NOAA-EMC / UPP

Other
36 stars 98 forks source link

intel build not working in CI #995

Closed edwardhartnett closed 2 months ago

edwardhartnett commented 3 months ago

Ends like this:

100%] Built target read_nemsio.x
make[1]: Leaving directory '/tmp/runner/spack-stage/spack-stage-nemsio-2.5.4-ktf27re5vtwyio7c3bv2vmxrhunmrzuy/spack-build-ktf27re'
/usr/local/bin/cmake -E cmake_progress_start /tmp/runner/spack-stage/spack-stage-nemsio-2.5.4-ktf27re5vtwyio7c3bv2vmxrhunmrzuy/spack-build-ktf27re/CMakeFiles 0
make  -f CMakeFiles/Makefile2 preinstall
make[1]: Entering directory '/tmp/runner/spack-stage/spack-stage-nemsio-2.5.4-ktf27re5vtwyio7c3bv2vmxrhunmrzuy/spack-build-ktf27re'
make[1]: Nothing to be done for 'preinstall'.
make[1]: Leaving directory '/tmp/runner/spack-stage/spack-stage-nemsio-2.5.4-ktf27re5vtwyio7c3bv2vmxrhunmrzuy/spack-build-ktf27re'
Install the project...
/usr/local/bin/cmake -P cmake_install.cmake
-- Install configuration: "Release"
-- Installing: /home/runner/work/UPP/UPP/spack/opt/spack/linux-ubuntu20.04-zen2/intel-2021.10.0/nemsio-2.5.4-ktf27re5vtwyio7c3bv2vmxrhunmrzuy/include
-- Installing: /home/runner/work/UPP/UPP/spack/opt/spack/linux-ubuntu20.04-zen2/intel-2021.10.0/nemsio-2.5.4-ktf27re5vtwyio7c3bv2vmxrhunmrzuy/include/nemsio_write.mod
-- Installing: /home/runner/work/UPP/UPP/spack/opt/spack/linux-ubuntu20.04-zen2/intel-2021.10.0/nemsio-2.5.4-ktf27re5vtwyio7c3bv2vmxrhunmrzuy/include/nemsio_module_mpi.mod
-- Installing: /home/runner/work/UPP/UPP/spack/opt/spack/linux-ubuntu20.04-zen2/intel-2021.10.0/nemsio-2.5.4-ktf27re5vtwyio7c3bv2vmxrhunmrzuy/include/nemsio_module.mod

Not sure what is happening.

@AlexanderRichert-NOAA can you take a look?

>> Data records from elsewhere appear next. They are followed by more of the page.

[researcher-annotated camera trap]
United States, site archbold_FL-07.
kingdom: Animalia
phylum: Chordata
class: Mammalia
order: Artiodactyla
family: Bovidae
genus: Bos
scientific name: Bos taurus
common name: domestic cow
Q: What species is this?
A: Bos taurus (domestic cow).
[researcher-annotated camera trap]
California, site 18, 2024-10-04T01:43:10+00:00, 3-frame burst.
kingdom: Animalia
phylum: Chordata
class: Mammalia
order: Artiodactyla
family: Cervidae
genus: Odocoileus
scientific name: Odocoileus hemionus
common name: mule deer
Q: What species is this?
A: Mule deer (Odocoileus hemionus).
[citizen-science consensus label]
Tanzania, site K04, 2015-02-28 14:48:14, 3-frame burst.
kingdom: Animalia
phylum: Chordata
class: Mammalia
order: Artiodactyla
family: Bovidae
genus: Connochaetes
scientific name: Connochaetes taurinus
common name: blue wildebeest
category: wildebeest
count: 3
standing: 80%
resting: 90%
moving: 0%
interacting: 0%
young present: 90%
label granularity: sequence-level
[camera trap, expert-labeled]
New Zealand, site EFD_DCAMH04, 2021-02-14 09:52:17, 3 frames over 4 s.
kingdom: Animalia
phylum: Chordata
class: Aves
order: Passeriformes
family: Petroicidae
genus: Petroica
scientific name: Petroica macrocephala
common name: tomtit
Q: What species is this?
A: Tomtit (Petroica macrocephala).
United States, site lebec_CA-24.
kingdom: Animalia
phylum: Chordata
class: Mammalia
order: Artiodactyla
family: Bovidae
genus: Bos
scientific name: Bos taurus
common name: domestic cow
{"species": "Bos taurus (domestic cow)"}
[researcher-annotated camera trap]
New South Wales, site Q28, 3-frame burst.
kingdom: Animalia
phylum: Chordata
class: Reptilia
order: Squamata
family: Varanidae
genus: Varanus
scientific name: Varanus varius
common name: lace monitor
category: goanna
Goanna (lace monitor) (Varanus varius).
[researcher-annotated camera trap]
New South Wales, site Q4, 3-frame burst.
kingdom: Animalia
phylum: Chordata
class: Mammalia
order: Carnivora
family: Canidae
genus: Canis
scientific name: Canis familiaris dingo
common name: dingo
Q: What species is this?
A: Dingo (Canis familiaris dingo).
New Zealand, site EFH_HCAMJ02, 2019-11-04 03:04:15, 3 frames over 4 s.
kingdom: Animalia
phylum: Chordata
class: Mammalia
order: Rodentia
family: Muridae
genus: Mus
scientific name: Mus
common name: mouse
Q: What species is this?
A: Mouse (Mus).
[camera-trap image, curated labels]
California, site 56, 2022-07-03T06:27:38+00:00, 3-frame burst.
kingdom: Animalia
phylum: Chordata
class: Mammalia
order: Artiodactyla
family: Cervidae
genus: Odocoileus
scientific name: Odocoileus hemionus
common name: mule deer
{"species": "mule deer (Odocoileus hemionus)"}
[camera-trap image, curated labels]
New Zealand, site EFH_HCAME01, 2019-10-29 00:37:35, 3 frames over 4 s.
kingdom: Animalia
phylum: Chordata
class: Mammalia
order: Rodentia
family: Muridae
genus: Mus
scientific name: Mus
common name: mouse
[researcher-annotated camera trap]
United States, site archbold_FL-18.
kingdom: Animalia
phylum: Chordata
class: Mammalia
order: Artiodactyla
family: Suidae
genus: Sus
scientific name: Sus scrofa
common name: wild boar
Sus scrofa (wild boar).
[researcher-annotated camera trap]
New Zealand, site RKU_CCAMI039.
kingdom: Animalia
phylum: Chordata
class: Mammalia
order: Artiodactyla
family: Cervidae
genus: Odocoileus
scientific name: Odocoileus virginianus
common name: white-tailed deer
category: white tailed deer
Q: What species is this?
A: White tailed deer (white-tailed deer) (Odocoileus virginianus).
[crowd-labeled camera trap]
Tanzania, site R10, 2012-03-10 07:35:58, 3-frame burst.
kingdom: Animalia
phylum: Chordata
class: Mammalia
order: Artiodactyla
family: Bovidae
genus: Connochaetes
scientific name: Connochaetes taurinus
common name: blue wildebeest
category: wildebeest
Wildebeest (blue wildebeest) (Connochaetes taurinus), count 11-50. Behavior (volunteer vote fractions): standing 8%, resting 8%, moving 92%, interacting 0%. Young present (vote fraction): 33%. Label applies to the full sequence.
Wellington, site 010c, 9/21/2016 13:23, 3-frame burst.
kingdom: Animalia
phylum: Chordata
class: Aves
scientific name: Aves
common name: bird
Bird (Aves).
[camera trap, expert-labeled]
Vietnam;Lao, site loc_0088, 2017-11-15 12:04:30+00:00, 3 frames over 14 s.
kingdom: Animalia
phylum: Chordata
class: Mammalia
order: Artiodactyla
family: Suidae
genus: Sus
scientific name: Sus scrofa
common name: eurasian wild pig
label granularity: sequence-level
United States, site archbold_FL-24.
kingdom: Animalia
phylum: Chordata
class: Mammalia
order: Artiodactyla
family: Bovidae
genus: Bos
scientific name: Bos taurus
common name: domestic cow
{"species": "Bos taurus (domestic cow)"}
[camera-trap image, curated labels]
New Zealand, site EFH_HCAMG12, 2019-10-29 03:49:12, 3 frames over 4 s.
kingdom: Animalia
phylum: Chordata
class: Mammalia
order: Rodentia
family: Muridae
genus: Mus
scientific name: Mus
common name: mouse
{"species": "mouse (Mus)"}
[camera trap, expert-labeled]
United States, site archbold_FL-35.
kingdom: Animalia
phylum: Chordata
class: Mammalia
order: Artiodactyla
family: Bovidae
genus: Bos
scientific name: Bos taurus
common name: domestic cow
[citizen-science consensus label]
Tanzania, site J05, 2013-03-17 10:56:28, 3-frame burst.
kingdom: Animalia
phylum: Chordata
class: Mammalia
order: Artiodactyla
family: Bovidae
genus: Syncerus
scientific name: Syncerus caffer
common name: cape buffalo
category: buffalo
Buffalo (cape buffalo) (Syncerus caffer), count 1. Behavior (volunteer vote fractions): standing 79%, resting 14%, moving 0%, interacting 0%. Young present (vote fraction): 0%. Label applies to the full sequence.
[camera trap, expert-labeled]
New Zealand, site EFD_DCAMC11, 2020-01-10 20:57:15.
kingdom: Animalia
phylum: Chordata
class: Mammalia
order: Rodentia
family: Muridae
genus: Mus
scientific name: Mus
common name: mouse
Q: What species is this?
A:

WenMeng-NOAA commented 3 months ago

@edwardhartnett Is there a way to turn off Intel CI before you find a solution to solve this false alert?

edwardhartnett commented 3 months ago

No, instead we want to fix it.

AlexanderRichert-NOAA commented 3 months ago

For the last several Intel runs, I'm seeing "No space left on device" errors in the workflow summaries, e.g., https://github.com/NOAA-EMC/UPP/actions/runs/9909411518 It appears the logs are filling up: System.IO.IOException: No space left on device : '/home/runner/runners/2.317.0/_diag/Worker_20240712-142126-utc.log' I would suggest turning off the verbose (-v) option for spack install, as there are other ways to obtain that information (I would suggest either saving off various log files as artifacts, or perhaps use the --show-log-on-error option for spack install so that detailed logs aren't spit out for the packages that install correctly).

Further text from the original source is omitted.